[start ARTICLE]
I'm settled into Cleveland Ohio for the rest of the week to speak at a conference tomorrow and to work on a broad range of health and well being projects.  You can expect to hear more on those over the next month or so and I hope to publish some SenseMaker® sites for people to play with in a day or so's time.  I'm staying in my favourite conference hotel, one of the very few which designs bedrooms for professionals and I am looking forward to meeting old friends and to interesting conversations.

Today was fairly relaxed, only two early morning conference calls and no need to set the alarm.  I had breakfast with Allie and Chris, our people on the ground for the project, set some tasks and arranged to meet in Starbucks in the afternoon to review action.  I had a half hope that Starbucks might finally have decided that Cleveland warranted a city mug but was disappointed yet again.  The policy is strange, Santa Fe doesn't have one either but ours is not to reason why.  I got the state mug which will have to do for now.

To come to the point of this post; the route to Starbucks involved navigating a population of 60,000 students who inhabit campus. Seeking some space I walked across The Oval which is a green park like area in the middle of campus.  For the record, despite the name, they do not play cricket, that level of civilisation has yet to be achieved and they have to get through the Rounders stage first.  A noticed some large signs by the trees as I entered and to my surprise I came across a Hedge Maple and Oriental Oak that had monetary values assigned to their existence. 

The Hedge Maple won out over the Oriental Oak which I am sure would be a source of continuing satisfaction to it.  Should space be needed for a new building then the $77.91 annual difference in value would give it much needed security.  In every other park I have ever visited if the trees have labels then the dendrology is more conventional.  It tells be about the tree, its nature associated insect life etc. etc.  I've never thought of assigning a monetary value to them and it is an interesting concept.
[end ARTICLE]
STATED GOAL 1: In the post about the campus trees, substitute "Field Maple" for "Hedge Maple" and give the passage from "The Hedge Maple" to "an interesting concept.".
STATED GOAL 2: Write out the entries from the line with "What is the spatial" through the end of the entries, leaving the pictures out.
The post and the entries have no connection to each other.
[start EXERCISE MATERIALS]
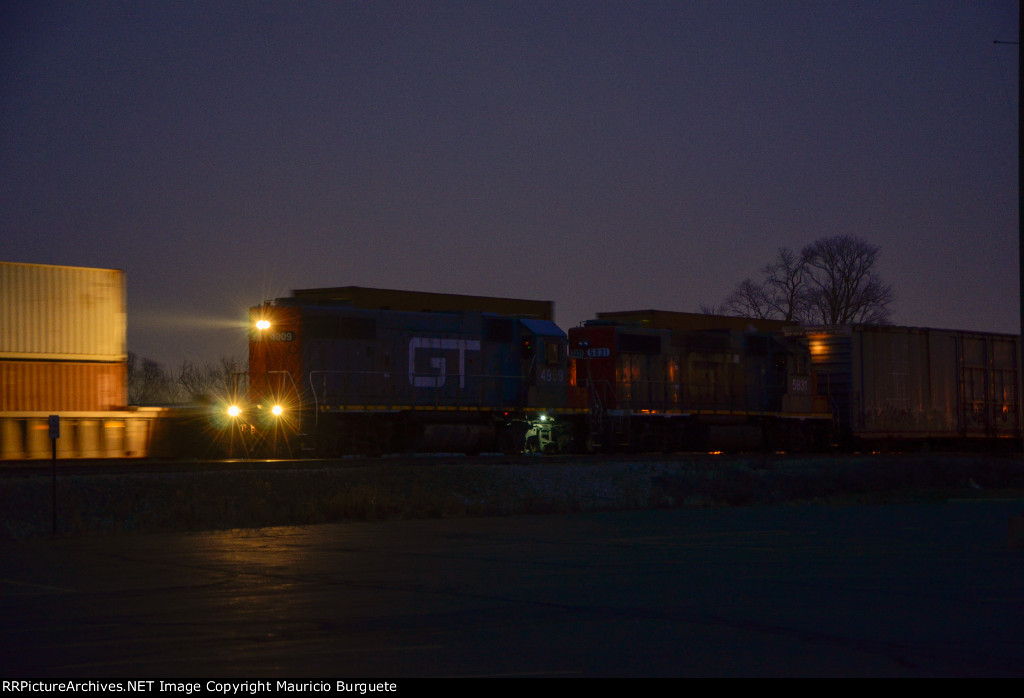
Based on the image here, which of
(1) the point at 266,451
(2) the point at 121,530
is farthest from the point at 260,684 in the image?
(1) the point at 266,451

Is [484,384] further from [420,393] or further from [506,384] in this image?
[420,393]

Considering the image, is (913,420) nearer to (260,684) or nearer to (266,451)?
(266,451)

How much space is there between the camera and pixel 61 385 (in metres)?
25.3

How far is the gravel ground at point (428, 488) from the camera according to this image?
1753cm

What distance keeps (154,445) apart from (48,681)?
21464 mm

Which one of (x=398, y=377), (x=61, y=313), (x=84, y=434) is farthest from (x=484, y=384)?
(x=61, y=313)

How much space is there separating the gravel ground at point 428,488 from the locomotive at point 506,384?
3342 mm

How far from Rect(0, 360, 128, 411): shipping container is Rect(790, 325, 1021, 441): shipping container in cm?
2163

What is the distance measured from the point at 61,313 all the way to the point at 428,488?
10.1 meters

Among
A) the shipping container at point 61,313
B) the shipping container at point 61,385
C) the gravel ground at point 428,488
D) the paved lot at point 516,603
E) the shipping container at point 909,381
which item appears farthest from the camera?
the shipping container at point 909,381

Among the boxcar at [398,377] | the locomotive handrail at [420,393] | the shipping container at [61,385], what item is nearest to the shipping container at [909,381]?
the boxcar at [398,377]

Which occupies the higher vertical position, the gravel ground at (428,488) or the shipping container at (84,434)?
the shipping container at (84,434)

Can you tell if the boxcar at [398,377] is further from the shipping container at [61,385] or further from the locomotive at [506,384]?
the shipping container at [61,385]

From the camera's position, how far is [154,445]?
1051 inches
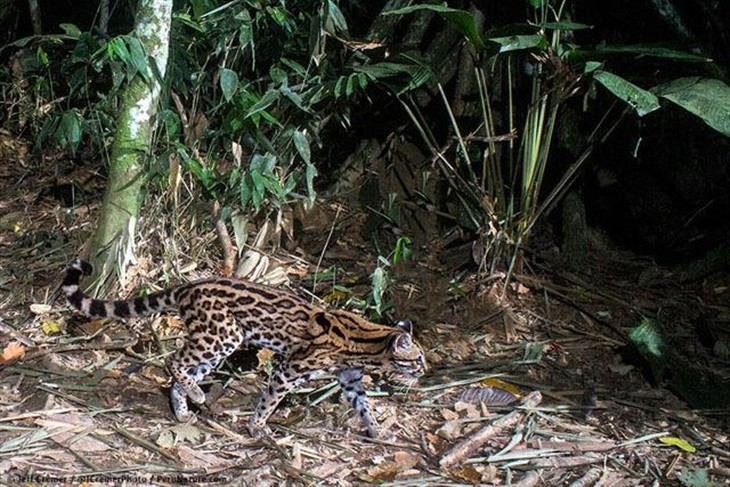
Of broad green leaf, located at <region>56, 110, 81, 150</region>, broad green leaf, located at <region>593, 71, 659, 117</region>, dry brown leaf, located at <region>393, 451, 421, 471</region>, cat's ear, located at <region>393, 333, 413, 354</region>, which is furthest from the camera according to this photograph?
broad green leaf, located at <region>56, 110, 81, 150</region>

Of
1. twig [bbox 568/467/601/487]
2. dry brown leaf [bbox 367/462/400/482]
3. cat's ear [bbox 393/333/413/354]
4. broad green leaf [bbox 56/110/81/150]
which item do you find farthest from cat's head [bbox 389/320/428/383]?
broad green leaf [bbox 56/110/81/150]

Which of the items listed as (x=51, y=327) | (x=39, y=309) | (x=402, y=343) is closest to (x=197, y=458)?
(x=402, y=343)

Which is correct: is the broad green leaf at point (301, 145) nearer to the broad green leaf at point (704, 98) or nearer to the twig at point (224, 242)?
the twig at point (224, 242)

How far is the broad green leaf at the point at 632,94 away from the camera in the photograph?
5293 mm

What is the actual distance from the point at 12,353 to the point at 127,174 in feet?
4.32

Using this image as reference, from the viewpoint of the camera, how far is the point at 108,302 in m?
5.42

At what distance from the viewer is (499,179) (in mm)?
6492

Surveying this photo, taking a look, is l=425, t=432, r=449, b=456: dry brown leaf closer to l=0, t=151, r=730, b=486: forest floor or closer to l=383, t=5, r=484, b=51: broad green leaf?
l=0, t=151, r=730, b=486: forest floor

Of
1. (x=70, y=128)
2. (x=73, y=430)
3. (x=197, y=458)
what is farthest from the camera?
(x=70, y=128)

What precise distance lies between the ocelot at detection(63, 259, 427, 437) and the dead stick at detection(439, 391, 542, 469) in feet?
1.54

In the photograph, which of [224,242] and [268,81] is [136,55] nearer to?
[268,81]

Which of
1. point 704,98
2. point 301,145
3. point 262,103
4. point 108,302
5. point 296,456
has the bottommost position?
point 296,456

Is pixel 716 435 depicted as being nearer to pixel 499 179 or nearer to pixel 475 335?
pixel 475 335

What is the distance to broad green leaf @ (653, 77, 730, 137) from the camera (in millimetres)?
5314
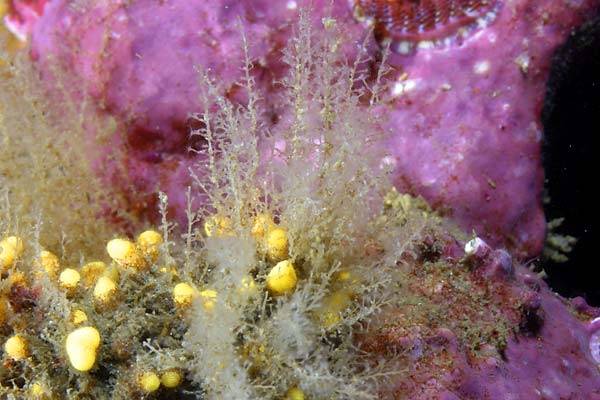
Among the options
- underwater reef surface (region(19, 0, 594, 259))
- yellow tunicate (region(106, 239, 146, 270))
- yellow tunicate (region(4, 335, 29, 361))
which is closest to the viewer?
yellow tunicate (region(4, 335, 29, 361))

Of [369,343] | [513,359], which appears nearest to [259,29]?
[369,343]

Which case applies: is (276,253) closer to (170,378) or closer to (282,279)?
(282,279)

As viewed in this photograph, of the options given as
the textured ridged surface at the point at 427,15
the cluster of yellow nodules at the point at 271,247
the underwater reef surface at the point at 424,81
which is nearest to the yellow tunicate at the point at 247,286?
the cluster of yellow nodules at the point at 271,247

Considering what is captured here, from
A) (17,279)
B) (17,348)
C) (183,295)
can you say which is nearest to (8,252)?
(17,279)

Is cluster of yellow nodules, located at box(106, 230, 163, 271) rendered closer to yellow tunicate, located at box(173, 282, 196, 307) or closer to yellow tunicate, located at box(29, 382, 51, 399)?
yellow tunicate, located at box(173, 282, 196, 307)

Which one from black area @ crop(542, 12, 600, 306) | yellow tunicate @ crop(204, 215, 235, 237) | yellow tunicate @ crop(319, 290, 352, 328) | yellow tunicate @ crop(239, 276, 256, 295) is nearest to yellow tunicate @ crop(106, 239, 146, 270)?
yellow tunicate @ crop(204, 215, 235, 237)

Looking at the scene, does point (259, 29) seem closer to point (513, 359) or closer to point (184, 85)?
point (184, 85)

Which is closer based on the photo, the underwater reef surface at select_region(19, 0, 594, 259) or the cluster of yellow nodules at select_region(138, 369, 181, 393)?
the cluster of yellow nodules at select_region(138, 369, 181, 393)

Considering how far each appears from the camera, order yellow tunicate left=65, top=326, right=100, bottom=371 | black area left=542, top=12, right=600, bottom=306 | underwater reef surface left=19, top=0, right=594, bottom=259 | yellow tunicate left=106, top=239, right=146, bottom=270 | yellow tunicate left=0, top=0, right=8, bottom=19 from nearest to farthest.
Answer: yellow tunicate left=65, top=326, right=100, bottom=371 → yellow tunicate left=106, top=239, right=146, bottom=270 → underwater reef surface left=19, top=0, right=594, bottom=259 → black area left=542, top=12, right=600, bottom=306 → yellow tunicate left=0, top=0, right=8, bottom=19
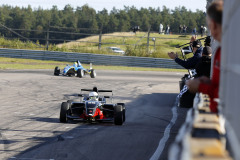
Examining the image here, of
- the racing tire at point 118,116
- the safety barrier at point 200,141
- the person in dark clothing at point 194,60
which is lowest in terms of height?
the racing tire at point 118,116

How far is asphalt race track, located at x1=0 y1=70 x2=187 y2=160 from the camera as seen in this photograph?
8672mm

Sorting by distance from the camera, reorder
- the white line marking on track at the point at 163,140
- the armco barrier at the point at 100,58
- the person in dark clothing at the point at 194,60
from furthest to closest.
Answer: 1. the armco barrier at the point at 100,58
2. the person in dark clothing at the point at 194,60
3. the white line marking on track at the point at 163,140

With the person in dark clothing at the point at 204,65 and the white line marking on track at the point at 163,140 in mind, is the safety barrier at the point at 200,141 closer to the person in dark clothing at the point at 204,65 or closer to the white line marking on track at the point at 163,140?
the white line marking on track at the point at 163,140

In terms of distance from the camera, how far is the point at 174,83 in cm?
2497

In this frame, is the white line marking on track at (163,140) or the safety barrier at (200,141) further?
the white line marking on track at (163,140)

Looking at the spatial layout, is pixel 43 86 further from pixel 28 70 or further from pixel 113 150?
pixel 113 150

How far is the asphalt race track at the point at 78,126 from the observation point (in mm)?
8672

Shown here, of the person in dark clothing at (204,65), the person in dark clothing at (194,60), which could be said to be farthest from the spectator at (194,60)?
the person in dark clothing at (204,65)

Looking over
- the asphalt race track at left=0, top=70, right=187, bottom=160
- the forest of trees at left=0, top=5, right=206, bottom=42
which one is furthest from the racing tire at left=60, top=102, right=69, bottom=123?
the forest of trees at left=0, top=5, right=206, bottom=42

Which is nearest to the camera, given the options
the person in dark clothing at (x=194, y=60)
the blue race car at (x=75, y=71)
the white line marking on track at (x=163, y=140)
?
the white line marking on track at (x=163, y=140)

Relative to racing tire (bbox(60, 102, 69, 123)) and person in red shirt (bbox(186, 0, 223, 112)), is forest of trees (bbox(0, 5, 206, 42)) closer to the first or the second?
racing tire (bbox(60, 102, 69, 123))

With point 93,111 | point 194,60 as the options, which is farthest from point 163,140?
point 93,111

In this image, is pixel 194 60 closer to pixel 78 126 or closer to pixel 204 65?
pixel 204 65

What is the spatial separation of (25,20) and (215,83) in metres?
89.6
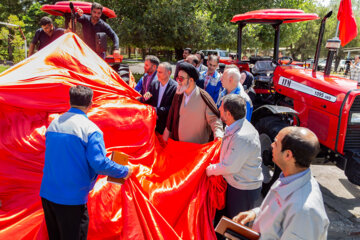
[end EXERCISE MATERIALS]
WRITTEN ANSWER 1:
The Field Maple won out over the Oriental Oak which I am sure would be a source of continuing satisfaction to it.  Should space be needed for a new building then the $77.91 annual difference in value would give it much needed security.  In every other park I have ever visited if the trees have labels then the dendrology is more conventional.  It tells be about the tree, its nature associated insect life etc. etc.  I've never thought of assigning a monetary value to them and it is an interesting concept.

WRITTEN ANSWER 2:
What is the spatial separation of (25,20) and (215,83) in metres?
89.6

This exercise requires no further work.